**** 提示テキスト

『刻印の指輪』
2008年 09月 07日
9月7日、オポルト。
あのおかしな祈祷師に言われるがままにオポルトまできてしまった。
リスボン近くの埠頭のある街、と言うことだが、私の記憶ではこのオポルトくらいしかないはずだ。
……祈祷師等という非科学的なものを頼りに調査をしているというのは、大変不本意な気持ちだ。
天気はと言えば、雲は低く垂れ込め、いやな風が海から吹いてきており、ますますやる気を減退させてくれている。
私は口を半開きにして、露店で買ったバーベキューを両手に持って、ブラブラと埠頭の方へ歩いていった。
埠頭に一人の老人が海を眺めて座っていた。
本当にいた。
私は思わず隣にいたハーフェズと顔を見合わせた。
若干混乱した頭のまま、意味もなく頷き合う。
あげる、と言ってハーフェズにバーベキューを渡す。
ありがと、と言って、ハーフェズはバーベキューを囓った。
私はバーベキューはそのままに老人の方へと歩み寄った。
身なりの良い老人であった。
着ているものもしっかりしていたが、何より小物の類までもきちんと金のかかった逸品ばかりである。
特に怪しい感じはしない。
少なくとも、見た目は、だが。
失礼、と私は声を掛けた。
老人は、近寄ってきた私を一瞥すると、直ぐにまた海に目を戻す。
老人>ふむ、この老いぼれに何か用かな?
老人は海を眺めたまま、そういった。
………何か、用か、と言われても、困るのだ。
祈祷師に言われてきました、と言うのもおかしな話だし、とても幽霊船やら海賊やらに縁のある人物にも見えない。
私は仕方なく、祈祷師に言われた話を阿呆のように繰り返した。
老人>…アゾレスに出没する謎の船の正体? それに男の深い憎悪、女の悲痛な叫びじゃと?なんのことだかさっぱりわからん話じゃが…。たしかに北大西洋あたりは最近物騒だともっぱらの噂じゃな。お前さんも気をつけるといい
…聞いている私の方もさっぱり訳が分からないのだ。
老人がそういうのも無理はない。

********
**** 参照資料

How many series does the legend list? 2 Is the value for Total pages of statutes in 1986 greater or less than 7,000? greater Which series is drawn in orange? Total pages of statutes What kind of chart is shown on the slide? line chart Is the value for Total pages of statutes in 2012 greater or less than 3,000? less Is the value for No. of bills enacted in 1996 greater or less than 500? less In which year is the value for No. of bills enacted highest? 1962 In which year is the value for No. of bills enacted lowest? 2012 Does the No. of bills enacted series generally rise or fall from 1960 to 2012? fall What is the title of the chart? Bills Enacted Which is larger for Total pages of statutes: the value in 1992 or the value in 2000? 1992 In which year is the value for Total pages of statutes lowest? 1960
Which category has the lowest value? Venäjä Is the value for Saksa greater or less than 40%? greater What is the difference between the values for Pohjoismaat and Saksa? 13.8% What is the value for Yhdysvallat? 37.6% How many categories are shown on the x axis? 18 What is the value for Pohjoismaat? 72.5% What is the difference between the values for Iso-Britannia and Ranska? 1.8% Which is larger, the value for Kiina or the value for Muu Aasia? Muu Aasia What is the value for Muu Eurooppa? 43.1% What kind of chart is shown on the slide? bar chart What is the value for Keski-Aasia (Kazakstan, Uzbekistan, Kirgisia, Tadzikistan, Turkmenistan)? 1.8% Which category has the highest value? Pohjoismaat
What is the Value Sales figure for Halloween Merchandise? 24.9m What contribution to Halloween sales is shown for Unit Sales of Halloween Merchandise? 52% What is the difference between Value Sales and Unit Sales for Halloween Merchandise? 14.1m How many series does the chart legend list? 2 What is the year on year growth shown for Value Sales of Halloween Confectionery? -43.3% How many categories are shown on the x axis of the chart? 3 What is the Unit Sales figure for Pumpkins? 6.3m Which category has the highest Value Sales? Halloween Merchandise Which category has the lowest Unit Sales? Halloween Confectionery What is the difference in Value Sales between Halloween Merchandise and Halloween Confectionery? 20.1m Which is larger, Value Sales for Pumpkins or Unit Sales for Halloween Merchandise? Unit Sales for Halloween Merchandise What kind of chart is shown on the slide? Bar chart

********

**作業内容**
- A) 次の (i)〜(iii) の各記述がオポルトの日記の内容と一致するかを判定せよ。各記述について「はい」か「いいえ」で答え、判定の根拠となる本文の語句を原文どおりに引用すること。
(i) 語り手は露店で買ったバーベキューを持って埠頭へ歩いていった。
(ii) 埠頭にいた老人はみすぼらしい身なりをしていた。
(iii) 老人は語り手の話の意味をすぐに理解した。
- B) オポルトの日記を、最後の文の後から同じ文体で書き継げ。

**作業別の回答**
- A)
(i) はい。「露店で買ったバーベキューを両手に持って、ブラブラと埠頭の方へ歩いていった」
(ii) いいえ。「身なりの良い老人であった。」
(iii) いいえ。「なんのことだかさっぱりわからん話じゃが…」

- B)
私は、出しょうね、私も訳が分からない、と老人に肩をすくめて見せて、失礼しました、と頭を下げた。
老人は穏やかに微笑んで、いいとも、老いぼれには良い退屈しのぎさ、と笑った。
そして、
老人>男の深い憎悪と女の悲痛な叫び…。誰から聞いたのか分からんが、この歳まで生きてれば、そんなことは珍しくないもんじゃよ。人生とはそんなもんじゃ…
今度は少し苦い笑みを見せて、そう言った。
老人>役に立つ話もできんで悪いんじゃが、わしを一人にしておくれ。それに風も強くなったようじゃ、航海者さんもそろそろ戻ったほうがいい
そして、再びじっと海に目を向ける。
…もっと詰めて聞けば、何か聞き出せるかもしれない、私はそう思った。
だが、その気はすでに無くなっていた。
おそらく、老人も、過去に何かあったのだろう。
だが、それはきっと触れられたくない過去だ。
何でも屋が無神経に触れていい過去ではない。
私はもう一度老人に頭を下げると、港に向けて歩き出した。
埠頭の出入り口で待っていたハーフェズが、どうだ、と聞いてくる。
私は、今回の依頼は失敗だぜ、と首を振って、ハーフェズの手からバーベキューをひったくった。
ハーフェズは、俺のバーベキューだ、と文句を言った。
私は、もともとは俺のだろ、と言い返した。
私達は、バーベキューの所有権について、言い争いをしつつ、リスボンへと戻る。
老人が言ったように、海からの風がまた強くなってきたようだった。
さて、そして帰り道の話になるのだが……。
夜半、リスボンに帰ると、港は活気を取り戻していた。
大型船の出航を見送りつつ、港を歩いて、くだんの運び屋のところに行ってみると、おお、マルコ、何か分かったか、と笑顔で迎えてくれた。
私が若干小さくなりつつ、実は、と調査のいきさつを説明すると、
運び屋>祈祷師がそんなことを? 何のことなのかさっぱりわからんな…。老人にも会ってみたが何も知らないと…
ふむふむ、と明るく頷いた。
私さらにもう一回り小さくなり、と言うわけで、結局調査の結果、一体何が起きてるのか分からない、とそう言った。
だが、運び屋はさらに明るい顔で、いや、その件ならもう良いんだ、と答える。
なんだと、どういう事だ。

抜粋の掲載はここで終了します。